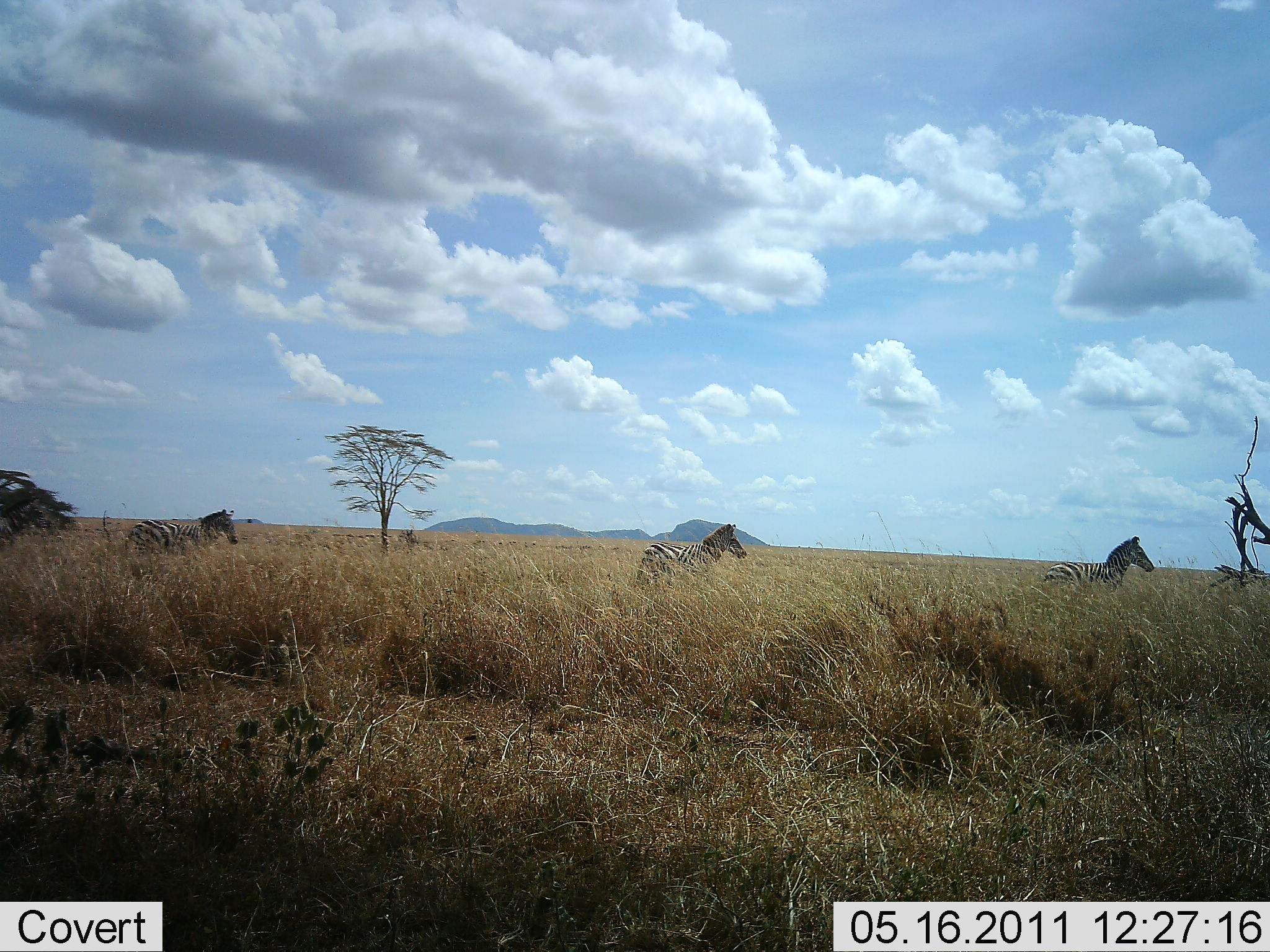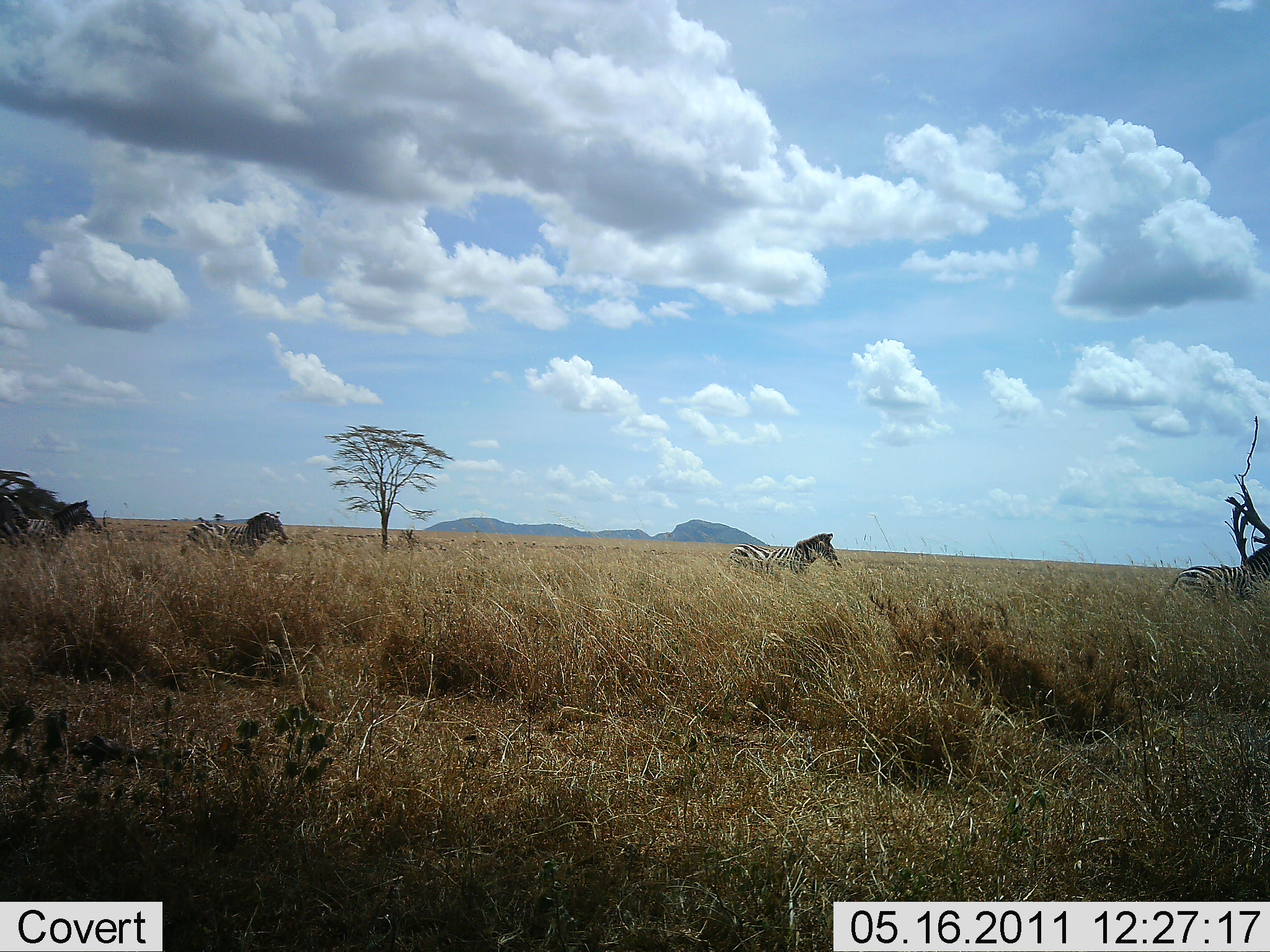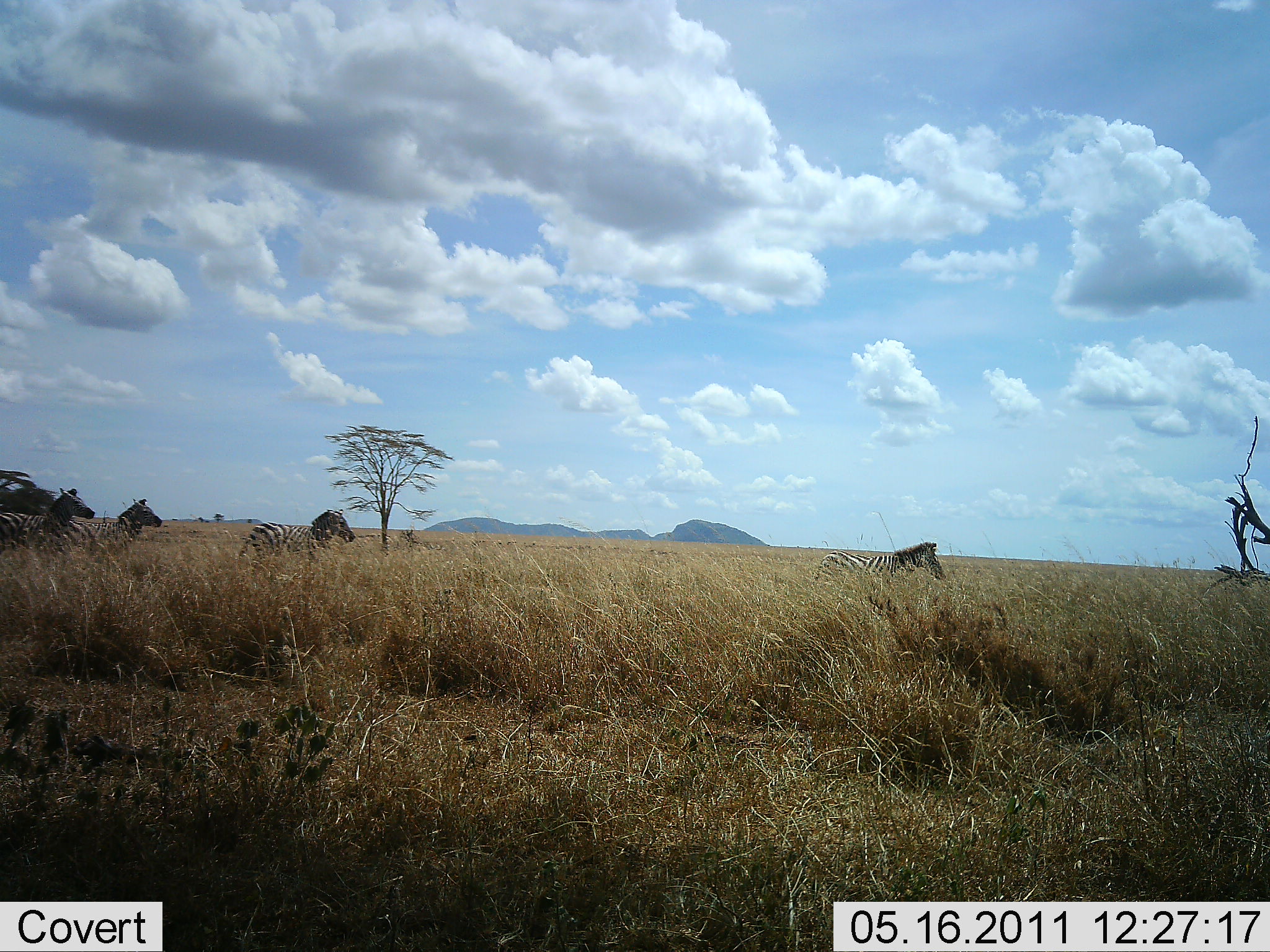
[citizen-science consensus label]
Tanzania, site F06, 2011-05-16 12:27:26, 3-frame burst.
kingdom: Animalia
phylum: Chordata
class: Mammalia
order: Perissodactyla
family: Equidae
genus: Equus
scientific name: Equus quagga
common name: plains zebra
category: zebra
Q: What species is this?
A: Zebra (plains zebra) (Equus quagga).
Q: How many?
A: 5.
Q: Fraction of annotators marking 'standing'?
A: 0%.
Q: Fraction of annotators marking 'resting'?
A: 0%.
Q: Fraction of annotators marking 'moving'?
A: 100%.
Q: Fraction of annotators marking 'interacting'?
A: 0%.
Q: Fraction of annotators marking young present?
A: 0%.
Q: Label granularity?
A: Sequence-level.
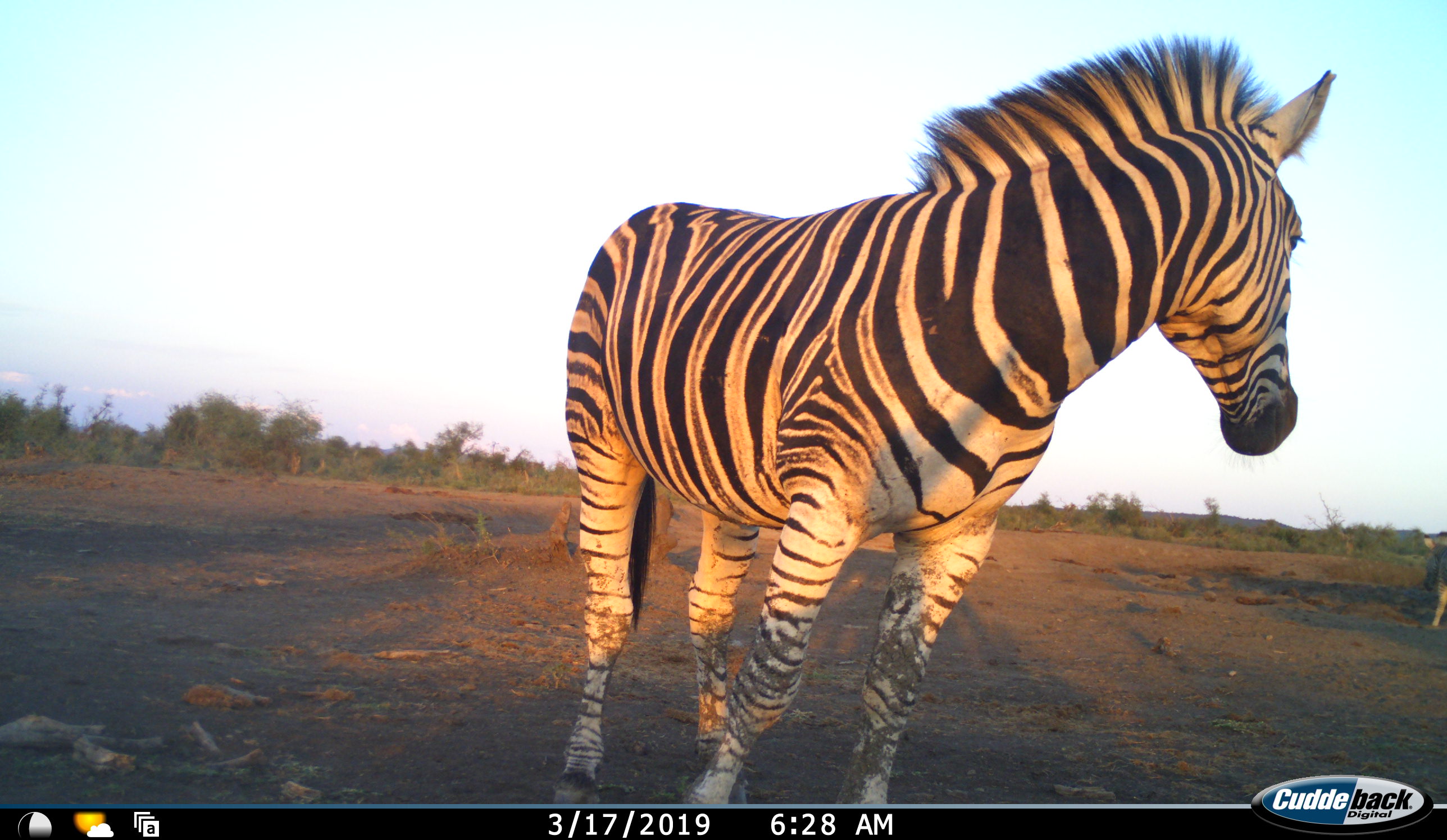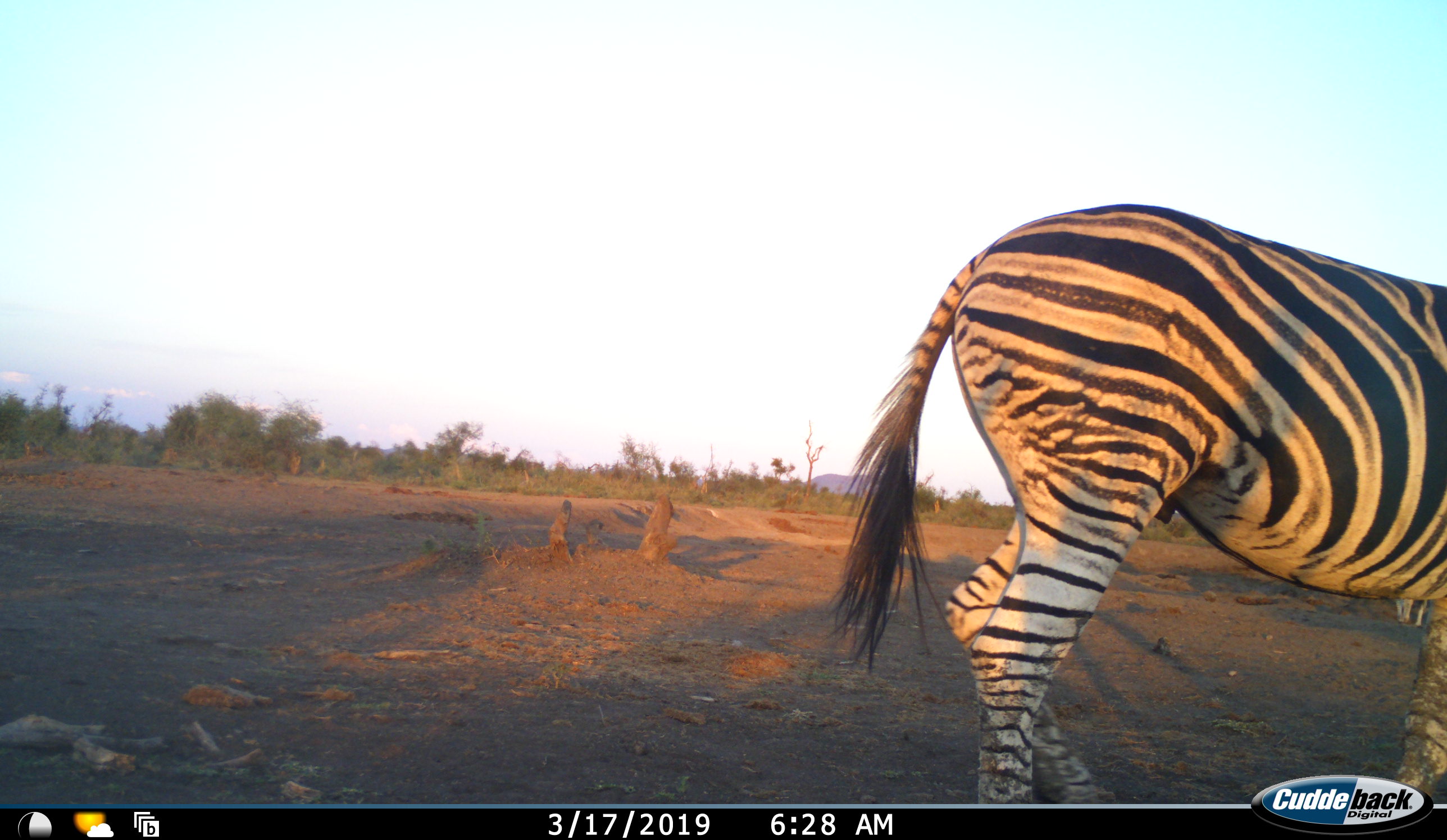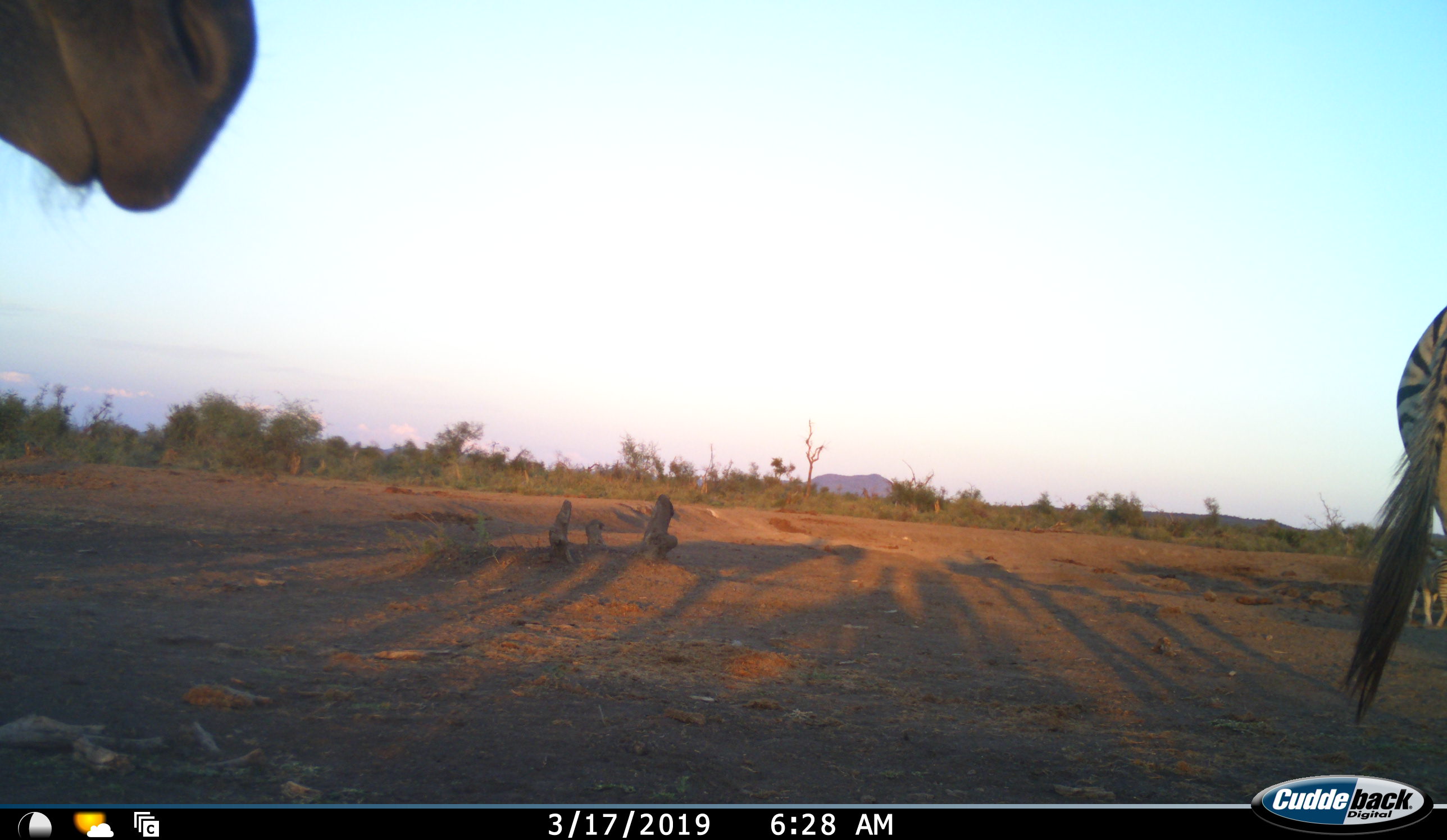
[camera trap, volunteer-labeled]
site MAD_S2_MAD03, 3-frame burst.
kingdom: Animalia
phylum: Chordata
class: Mammalia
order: Perissodactyla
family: Equidae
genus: Equus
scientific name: Equus quagga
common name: plains zebra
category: zebraplains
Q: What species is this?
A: Zebraplains (plains zebra) (Equus quagga).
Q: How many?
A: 2.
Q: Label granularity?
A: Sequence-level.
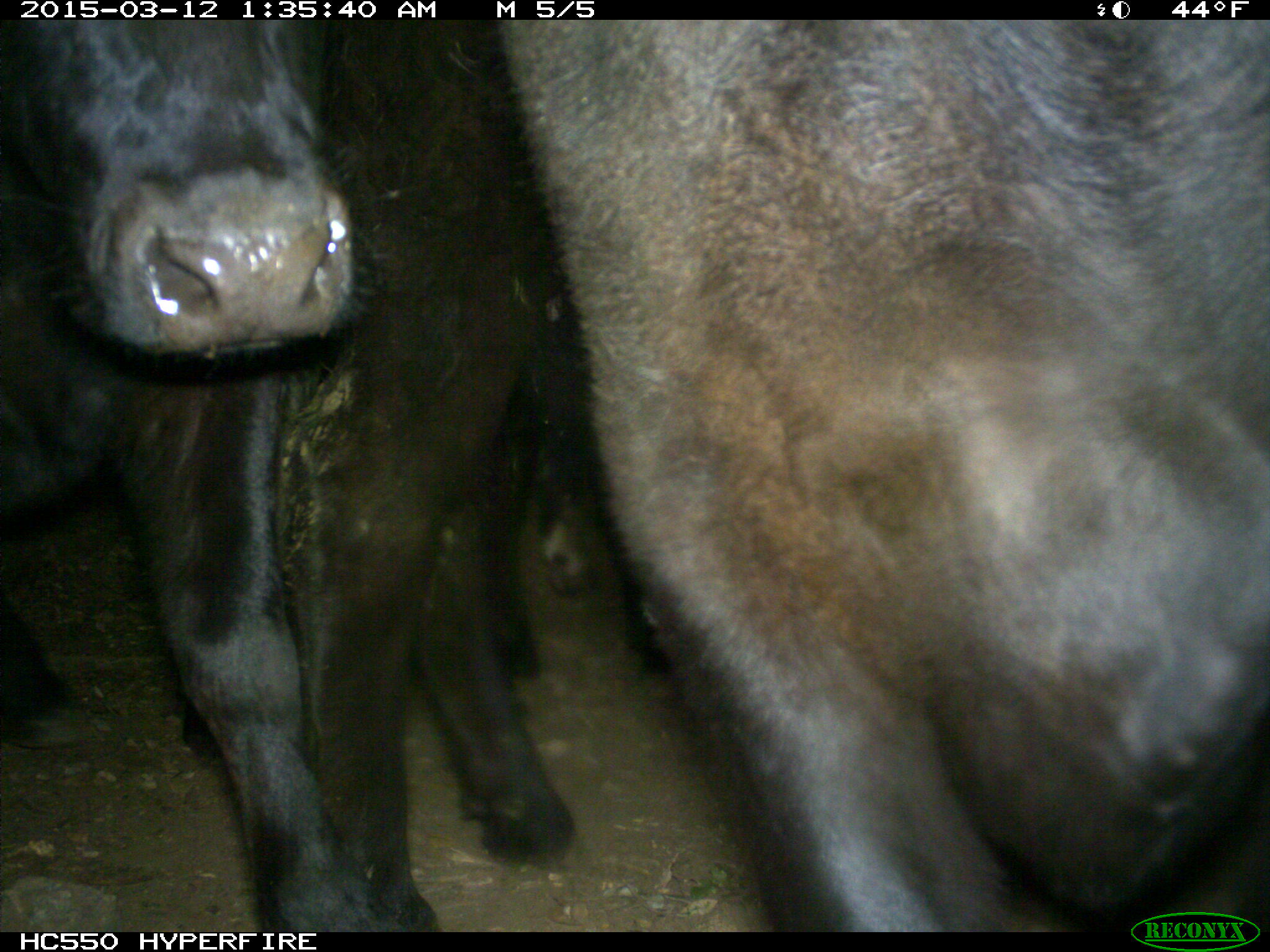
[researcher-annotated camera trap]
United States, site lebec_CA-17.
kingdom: Animalia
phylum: Chordata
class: Mammalia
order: Artiodactyla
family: Bovidae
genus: Bos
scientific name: Bos taurus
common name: domestic cow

--*--

**How to complete this task**: None of the pictures belong in the copy; repeat all other material exactly.

**Finished exercise**:
[citizen-science consensus label]
Tanzania, site F06, 2011-05-16 12:27:26, 3-frame burst.
kingdom: Animalia
phylum: Chordata
class: Mammalia
order: Perissodactyla
family: Equidae
genus: Equus
scientific name: Equus quagga
common name: plains zebra
category: zebra
Q: What species is this?
A: Zebra (plains zebra) (Equus quagga).
Q: How many?
A: 5.
Q: Fraction of annotators marking 'standing'?
A: 0%.
Q: Fraction of annotators marking 'resting'?
A: 0%.
Q: Fraction of annotators marking 'moving'?
A: 100%.
Q: Fraction of annotators marking 'interacting'?
A: 0%.
Q: Fraction of annotators marking young present?
A: 0%.
Q: Label granularity?
A: Sequence-level.
[camera trap, volunteer-labeled]
site MAD_S2_MAD03, 3-frame burst.
kingdom: Animalia
phylum: Chordata
class: Mammalia
order: Perissodactyla
family: Equidae
genus: Equus
scientific name: Equus quagga
common name: plains zebra
category: zebraplains
Q: What species is this?
A: Zebraplains (plains zebra) (Equus quagga).
Q: How many?
A: 2.
Q: Label granularity?
A: Sequence-level.
[researcher-annotated camera trap]
United States, site lebec_CA-17.
kingdom: Animalia
phylum: Chordata
class: Mammalia
order: Artiodactyla
family: Bovidae
genus: Bos
scientific name: Bos taurus
common name: domestic cow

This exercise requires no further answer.